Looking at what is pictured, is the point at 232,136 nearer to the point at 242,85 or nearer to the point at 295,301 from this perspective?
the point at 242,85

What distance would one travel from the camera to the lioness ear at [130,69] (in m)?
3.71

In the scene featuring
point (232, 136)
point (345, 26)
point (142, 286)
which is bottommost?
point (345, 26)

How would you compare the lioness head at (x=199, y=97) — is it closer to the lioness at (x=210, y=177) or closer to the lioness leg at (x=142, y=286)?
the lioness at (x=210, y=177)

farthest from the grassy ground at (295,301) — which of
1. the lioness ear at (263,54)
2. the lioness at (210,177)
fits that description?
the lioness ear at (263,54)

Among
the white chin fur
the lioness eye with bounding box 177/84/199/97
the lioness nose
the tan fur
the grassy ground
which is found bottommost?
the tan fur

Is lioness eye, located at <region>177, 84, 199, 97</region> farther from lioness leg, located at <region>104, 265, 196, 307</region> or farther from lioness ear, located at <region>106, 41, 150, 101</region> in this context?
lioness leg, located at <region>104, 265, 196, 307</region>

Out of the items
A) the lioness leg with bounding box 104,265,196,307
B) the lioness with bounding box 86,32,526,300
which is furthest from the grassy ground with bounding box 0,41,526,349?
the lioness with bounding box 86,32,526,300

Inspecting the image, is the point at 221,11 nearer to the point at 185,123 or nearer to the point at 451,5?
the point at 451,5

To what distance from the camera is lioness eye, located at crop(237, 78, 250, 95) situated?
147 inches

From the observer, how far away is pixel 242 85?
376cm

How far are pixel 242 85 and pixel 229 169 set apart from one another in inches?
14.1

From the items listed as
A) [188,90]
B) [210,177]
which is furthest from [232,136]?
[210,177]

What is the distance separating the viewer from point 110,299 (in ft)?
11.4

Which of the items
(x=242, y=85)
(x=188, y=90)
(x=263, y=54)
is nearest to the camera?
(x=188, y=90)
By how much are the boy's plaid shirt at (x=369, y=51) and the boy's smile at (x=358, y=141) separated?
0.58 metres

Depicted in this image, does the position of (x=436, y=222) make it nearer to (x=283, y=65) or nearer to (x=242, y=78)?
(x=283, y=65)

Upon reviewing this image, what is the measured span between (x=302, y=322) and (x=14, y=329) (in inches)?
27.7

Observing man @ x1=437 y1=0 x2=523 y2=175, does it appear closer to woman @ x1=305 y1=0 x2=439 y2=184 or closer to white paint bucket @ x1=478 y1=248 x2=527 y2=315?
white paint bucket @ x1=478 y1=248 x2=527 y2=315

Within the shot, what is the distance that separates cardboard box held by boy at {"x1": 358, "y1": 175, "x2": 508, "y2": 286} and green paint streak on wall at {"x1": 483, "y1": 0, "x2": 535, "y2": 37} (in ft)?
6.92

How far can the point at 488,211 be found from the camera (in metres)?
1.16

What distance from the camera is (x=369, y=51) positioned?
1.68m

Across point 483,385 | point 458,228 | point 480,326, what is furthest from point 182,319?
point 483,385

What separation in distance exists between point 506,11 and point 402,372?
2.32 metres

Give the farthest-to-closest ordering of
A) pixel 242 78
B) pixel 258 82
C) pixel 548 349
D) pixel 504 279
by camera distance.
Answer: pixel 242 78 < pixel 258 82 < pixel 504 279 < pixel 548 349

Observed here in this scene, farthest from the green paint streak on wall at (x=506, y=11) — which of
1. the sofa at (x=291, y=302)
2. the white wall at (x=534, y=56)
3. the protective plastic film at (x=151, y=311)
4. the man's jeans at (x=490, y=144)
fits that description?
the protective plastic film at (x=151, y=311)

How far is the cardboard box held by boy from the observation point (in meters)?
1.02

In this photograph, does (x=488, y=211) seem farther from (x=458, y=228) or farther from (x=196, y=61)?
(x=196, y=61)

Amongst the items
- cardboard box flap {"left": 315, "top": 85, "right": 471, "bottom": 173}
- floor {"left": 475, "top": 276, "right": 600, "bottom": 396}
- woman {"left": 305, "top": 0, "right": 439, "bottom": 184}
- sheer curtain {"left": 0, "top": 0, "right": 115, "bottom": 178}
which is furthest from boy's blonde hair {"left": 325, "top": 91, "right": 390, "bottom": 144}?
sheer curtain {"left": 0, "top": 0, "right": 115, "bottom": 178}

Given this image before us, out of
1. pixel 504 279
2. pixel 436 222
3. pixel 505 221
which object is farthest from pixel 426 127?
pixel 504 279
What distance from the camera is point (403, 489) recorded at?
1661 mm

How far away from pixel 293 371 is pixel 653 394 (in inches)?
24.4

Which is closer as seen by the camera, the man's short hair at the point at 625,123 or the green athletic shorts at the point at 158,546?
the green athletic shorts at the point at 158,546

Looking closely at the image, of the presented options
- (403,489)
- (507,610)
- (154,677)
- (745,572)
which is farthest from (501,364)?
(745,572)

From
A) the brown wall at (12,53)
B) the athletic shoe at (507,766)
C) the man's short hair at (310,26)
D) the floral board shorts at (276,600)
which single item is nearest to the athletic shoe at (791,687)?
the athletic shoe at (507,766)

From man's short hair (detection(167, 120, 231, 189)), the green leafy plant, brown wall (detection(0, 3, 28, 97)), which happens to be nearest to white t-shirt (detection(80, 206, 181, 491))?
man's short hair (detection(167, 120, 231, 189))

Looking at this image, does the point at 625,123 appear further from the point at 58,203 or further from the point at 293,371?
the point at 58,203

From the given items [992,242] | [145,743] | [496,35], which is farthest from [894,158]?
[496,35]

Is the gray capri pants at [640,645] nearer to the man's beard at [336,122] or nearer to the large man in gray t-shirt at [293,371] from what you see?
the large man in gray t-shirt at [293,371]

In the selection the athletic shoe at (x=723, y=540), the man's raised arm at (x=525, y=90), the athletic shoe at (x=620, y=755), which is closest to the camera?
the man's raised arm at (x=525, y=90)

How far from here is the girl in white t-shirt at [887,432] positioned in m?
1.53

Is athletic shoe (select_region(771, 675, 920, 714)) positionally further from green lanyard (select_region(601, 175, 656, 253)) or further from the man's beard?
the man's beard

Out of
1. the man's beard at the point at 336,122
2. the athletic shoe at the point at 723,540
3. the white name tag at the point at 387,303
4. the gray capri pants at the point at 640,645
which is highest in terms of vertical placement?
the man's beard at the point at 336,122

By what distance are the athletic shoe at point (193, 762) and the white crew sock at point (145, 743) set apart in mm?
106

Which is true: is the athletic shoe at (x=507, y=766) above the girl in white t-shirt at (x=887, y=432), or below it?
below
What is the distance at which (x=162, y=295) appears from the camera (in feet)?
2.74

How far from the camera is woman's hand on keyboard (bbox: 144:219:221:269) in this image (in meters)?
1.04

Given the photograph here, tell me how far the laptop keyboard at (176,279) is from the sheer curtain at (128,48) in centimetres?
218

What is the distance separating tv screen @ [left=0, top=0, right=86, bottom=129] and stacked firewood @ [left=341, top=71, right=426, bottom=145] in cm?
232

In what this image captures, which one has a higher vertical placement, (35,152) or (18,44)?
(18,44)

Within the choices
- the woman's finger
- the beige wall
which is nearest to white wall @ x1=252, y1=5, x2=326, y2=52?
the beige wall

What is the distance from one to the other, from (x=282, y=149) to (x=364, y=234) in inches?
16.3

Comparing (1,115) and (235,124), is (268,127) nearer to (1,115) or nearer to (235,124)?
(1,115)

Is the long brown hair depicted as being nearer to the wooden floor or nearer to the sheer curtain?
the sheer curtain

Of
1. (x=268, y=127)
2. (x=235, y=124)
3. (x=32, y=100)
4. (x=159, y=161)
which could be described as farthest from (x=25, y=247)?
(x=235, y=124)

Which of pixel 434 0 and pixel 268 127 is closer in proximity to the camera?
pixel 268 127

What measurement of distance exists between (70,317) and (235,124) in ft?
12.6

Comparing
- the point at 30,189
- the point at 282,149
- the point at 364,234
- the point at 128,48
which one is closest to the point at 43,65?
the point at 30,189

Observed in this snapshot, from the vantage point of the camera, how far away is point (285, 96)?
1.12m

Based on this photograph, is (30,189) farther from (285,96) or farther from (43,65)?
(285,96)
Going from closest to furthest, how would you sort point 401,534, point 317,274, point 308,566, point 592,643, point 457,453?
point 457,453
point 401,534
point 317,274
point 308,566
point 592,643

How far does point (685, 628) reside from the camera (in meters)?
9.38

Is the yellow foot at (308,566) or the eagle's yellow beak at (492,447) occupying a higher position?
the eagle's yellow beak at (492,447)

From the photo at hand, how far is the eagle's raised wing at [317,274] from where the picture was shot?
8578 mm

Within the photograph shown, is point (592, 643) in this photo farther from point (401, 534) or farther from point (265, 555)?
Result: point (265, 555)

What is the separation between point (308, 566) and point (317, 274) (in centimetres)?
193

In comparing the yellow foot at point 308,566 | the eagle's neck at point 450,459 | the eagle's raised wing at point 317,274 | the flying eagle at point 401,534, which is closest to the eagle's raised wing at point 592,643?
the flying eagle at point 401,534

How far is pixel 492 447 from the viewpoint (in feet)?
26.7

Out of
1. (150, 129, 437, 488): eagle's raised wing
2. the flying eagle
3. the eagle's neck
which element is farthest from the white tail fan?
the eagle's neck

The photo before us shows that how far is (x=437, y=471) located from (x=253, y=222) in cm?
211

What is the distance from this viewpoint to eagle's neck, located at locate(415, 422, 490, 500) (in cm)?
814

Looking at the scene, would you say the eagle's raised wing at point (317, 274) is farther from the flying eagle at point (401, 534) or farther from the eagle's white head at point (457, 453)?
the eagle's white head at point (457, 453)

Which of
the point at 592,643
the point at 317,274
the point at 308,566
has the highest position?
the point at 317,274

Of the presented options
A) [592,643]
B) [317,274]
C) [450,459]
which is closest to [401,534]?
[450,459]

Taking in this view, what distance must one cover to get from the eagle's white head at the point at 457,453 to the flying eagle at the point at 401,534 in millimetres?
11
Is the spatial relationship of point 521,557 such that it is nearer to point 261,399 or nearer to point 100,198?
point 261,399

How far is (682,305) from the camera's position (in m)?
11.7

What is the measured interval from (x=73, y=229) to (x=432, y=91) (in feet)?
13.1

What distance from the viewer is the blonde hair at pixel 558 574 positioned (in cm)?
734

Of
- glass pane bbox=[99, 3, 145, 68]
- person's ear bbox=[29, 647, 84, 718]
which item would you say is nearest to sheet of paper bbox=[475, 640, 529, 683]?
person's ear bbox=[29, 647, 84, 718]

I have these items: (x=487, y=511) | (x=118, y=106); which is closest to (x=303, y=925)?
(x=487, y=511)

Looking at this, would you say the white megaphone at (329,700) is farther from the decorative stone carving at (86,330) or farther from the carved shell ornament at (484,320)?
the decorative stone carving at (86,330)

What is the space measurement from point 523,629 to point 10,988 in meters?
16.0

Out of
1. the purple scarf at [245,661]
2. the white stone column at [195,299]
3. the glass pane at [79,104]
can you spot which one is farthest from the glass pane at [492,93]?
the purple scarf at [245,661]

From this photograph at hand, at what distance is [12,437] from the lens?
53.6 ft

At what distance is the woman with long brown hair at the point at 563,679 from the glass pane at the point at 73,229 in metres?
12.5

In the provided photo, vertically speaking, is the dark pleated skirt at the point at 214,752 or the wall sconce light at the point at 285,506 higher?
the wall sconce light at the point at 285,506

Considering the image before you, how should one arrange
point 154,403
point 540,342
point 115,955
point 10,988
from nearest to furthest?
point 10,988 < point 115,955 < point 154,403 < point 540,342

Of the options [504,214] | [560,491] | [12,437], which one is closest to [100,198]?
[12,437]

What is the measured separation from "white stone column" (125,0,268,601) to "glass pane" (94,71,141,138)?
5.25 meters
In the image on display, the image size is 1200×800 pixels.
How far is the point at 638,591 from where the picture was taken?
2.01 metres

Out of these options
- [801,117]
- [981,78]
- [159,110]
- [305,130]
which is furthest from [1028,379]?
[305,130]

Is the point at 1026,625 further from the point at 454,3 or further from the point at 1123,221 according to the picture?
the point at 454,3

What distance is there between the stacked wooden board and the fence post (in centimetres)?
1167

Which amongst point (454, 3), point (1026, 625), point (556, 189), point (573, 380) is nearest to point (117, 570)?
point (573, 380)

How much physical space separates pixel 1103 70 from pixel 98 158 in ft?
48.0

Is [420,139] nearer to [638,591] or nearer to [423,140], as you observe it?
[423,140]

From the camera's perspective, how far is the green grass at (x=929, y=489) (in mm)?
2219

----------

## [What to produce]
Can you copy out, word for word, every line from the one containing "What distance from the viewer" through the one containing "point 10,988 <", with both of those lines included?

## [The output]
What distance from the viewer is the blonde hair at pixel 558 574 positioned (in cm)?
734

Of
- glass pane bbox=[99, 3, 145, 68]
- person's ear bbox=[29, 647, 84, 718]
which item would you say is nearest to sheet of paper bbox=[475, 640, 529, 683]?
person's ear bbox=[29, 647, 84, 718]

I have these items: (x=487, y=511) | (x=118, y=106); which is closest to (x=303, y=925)?
(x=487, y=511)

Looking at this, would you say the white megaphone at (329,700) is farther from the decorative stone carving at (86,330) or farther from the carved shell ornament at (484,320)?
the decorative stone carving at (86,330)

What is the space measurement from point 523,629 to point 10,988 in meters?
16.0

Out of
1. the purple scarf at [245,661]
2. the white stone column at [195,299]
3. the glass pane at [79,104]
can you spot which one is farthest from the glass pane at [492,93]?
the purple scarf at [245,661]

From this photograph at hand, at what distance is [12,437] from the lens?
53.6 ft

At what distance is the woman with long brown hair at the point at 563,679 from the glass pane at the point at 73,229 in metres?
12.5

In the provided photo, vertically speaking, is the dark pleated skirt at the point at 214,752 or the wall sconce light at the point at 285,506 higher?
the wall sconce light at the point at 285,506

Considering the image before you, how should one arrange
point 154,403
point 540,342
point 115,955
point 10,988
from nearest to furthest?
point 10,988 < point 115,955 < point 154,403 < point 540,342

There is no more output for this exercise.